Given problem: In the pineapple cake thread, what ingredients and amounts does the recipe list for the cake itself, leaving out the topping?

Selected extract:
━━━━━━━━━━━━━━━━━━━━
# Swedish Pineapple Cake



## GrannyG (Mar 26, 2005)

This cake is wonderful...reminds me of bread pudding...

Swedish Pineapple Cake

2 cups sugar
2 cups flour
1 large can crushed Pineapple
1/2 cup pecan pieces
1 teaspoon vanilla
1 teaspoon baking soda

Mix and bake at 350 degrees for about 30 minutes.

Topping (On hot cake )

8 ounces Cream Cheese
1 stick margarine or butter
3/4 cup sugar
1/2 cup pecans


----------



## katy (Feb 15, 2010)

Sounds good to me too GrannyG, I will be trying it.


----------



## Karriew/4gifts (Nov 27, 2006)

Is this in a 9 x 13 pan?


----------



## Horseyrider (Aug 8, 2010)

Oh my, that sounds decadent!


----------



## GrannyG (Mar 26, 2005)

Yes, it was baked in a 9 x 13 pan...the preacher's wife baked hers in a 9 x 13 ceramic dish....it was wonderful !


----------



## KimM (Jun 17, 2005)

I have the same recipe but mine calls for _powdered_ sugar for the topping.
I've also used fresh, mashed peaches and it was crazy good too!


----------



## ELOCN (Jun 13, 2004)

GrannyG, how many ounces are in your large can of crushed pineapple?


----------



## Prickle (May 9, 2009)

This sounds wonderful and I have everything to make it!


----------



## Prickle (May 9, 2009)

I made it! 

I didn't have crushed pineapple so I used a large can of chunks (undrained) and put it through my mini food processor. I used powdered sugar in the frosting. It's delish.


----------



## ginny63 (Nov 21, 2005)

No butter/shortening, eggs in cake batter?


----------



## GrannyG (Mar 26, 2005)

No....does not use any eggs or oil.......


----------



## ginny63 (Nov 21, 2005)

Neighbors called and invited us to supper, I took your cake and a salad. The cake was wonderful. So quick and easy. Will be making this often. Thank you for sharing.


----------



## crispin (Jun 30, 2010)

UPDATE --- I had my DSO make this yesterday.
WOW what a moist, lightly sweet, delicious cake.
Easy to make and wonderful, my DSO coudn't believe how simple it was.
Thank you for sharing this recipe.


----------
━━━━━━━━━━━━━━━━━━━━
(Excerpts from a spatial dataset)

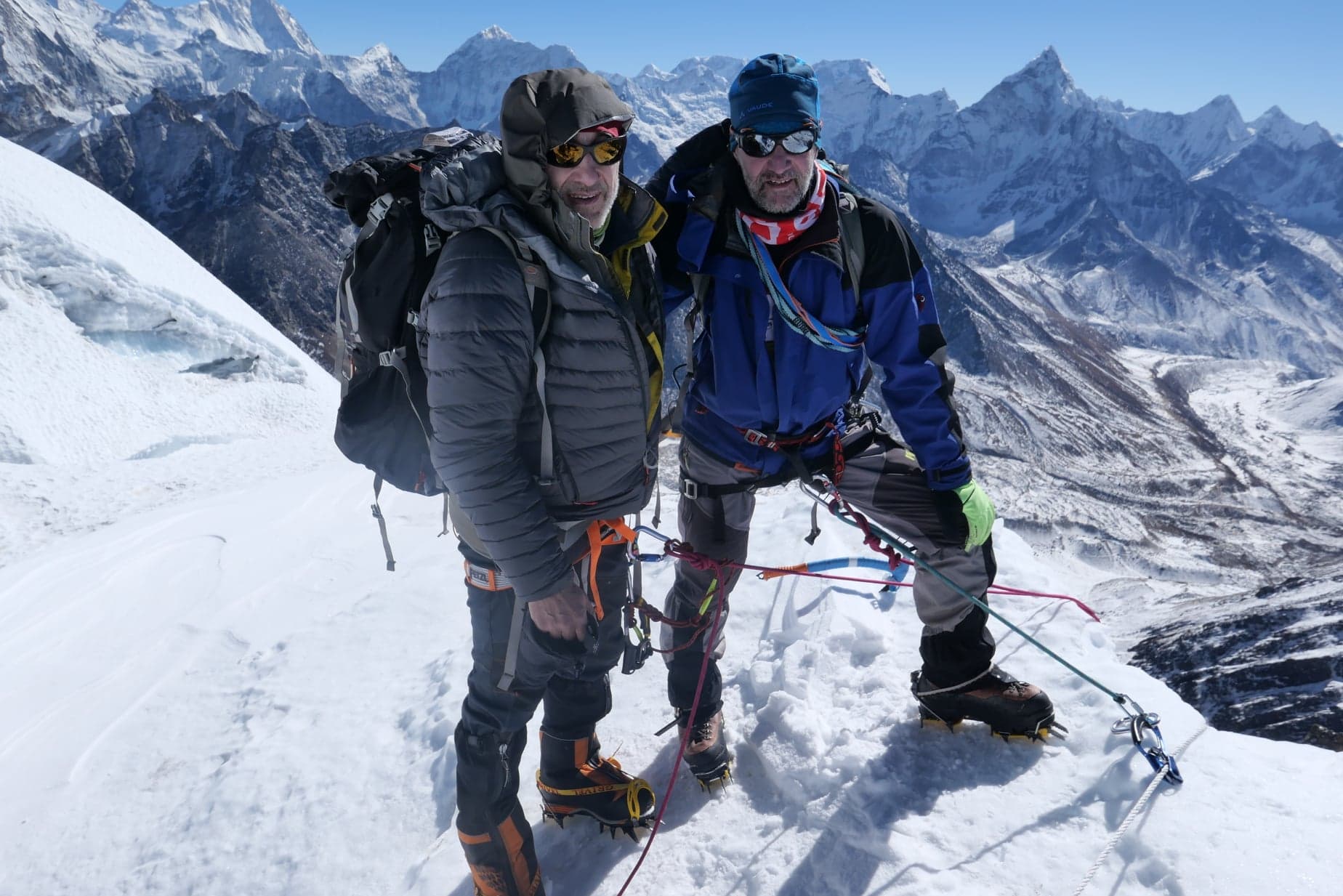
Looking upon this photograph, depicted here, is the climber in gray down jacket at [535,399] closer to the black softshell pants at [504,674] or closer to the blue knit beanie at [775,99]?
the black softshell pants at [504,674]

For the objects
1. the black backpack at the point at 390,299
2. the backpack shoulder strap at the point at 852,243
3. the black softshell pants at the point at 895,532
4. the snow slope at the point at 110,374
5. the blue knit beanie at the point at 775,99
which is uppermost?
the blue knit beanie at the point at 775,99

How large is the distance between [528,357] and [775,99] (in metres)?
2.22

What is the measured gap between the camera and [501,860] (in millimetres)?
4250

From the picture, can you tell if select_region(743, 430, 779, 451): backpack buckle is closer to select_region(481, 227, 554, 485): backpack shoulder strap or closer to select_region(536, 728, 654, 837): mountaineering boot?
select_region(481, 227, 554, 485): backpack shoulder strap

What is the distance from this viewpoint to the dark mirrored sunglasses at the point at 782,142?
438 cm

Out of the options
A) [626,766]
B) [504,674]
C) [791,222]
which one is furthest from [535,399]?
[626,766]

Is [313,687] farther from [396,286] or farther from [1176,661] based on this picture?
[1176,661]

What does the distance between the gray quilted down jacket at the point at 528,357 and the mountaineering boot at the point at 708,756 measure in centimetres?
203

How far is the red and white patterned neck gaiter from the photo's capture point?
174 inches

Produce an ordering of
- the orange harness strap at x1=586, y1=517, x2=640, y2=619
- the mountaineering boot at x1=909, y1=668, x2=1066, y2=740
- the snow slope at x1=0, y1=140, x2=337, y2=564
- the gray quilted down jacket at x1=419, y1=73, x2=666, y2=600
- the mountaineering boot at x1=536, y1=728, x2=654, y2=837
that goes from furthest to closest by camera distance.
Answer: the snow slope at x1=0, y1=140, x2=337, y2=564 → the mountaineering boot at x1=909, y1=668, x2=1066, y2=740 → the mountaineering boot at x1=536, y1=728, x2=654, y2=837 → the orange harness strap at x1=586, y1=517, x2=640, y2=619 → the gray quilted down jacket at x1=419, y1=73, x2=666, y2=600

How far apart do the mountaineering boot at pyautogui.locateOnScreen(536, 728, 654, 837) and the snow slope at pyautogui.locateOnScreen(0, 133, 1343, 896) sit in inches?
7.1

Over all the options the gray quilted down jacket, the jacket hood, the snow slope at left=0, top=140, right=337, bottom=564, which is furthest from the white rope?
the snow slope at left=0, top=140, right=337, bottom=564

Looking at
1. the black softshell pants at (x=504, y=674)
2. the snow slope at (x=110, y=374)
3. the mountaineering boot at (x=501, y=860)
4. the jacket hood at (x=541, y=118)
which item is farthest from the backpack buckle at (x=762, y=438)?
the snow slope at (x=110, y=374)

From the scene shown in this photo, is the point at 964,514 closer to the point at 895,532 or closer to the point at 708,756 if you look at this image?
the point at 895,532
━━━━━━━━━━━━━━━━━━━━
Completed task:
- 2 cups sugar
- 2 cups flour
- 1 large can crushed pineapple
- 1/2 cup pecan pieces
- 1 teaspoon vanilla
- 1 teaspoon baking soda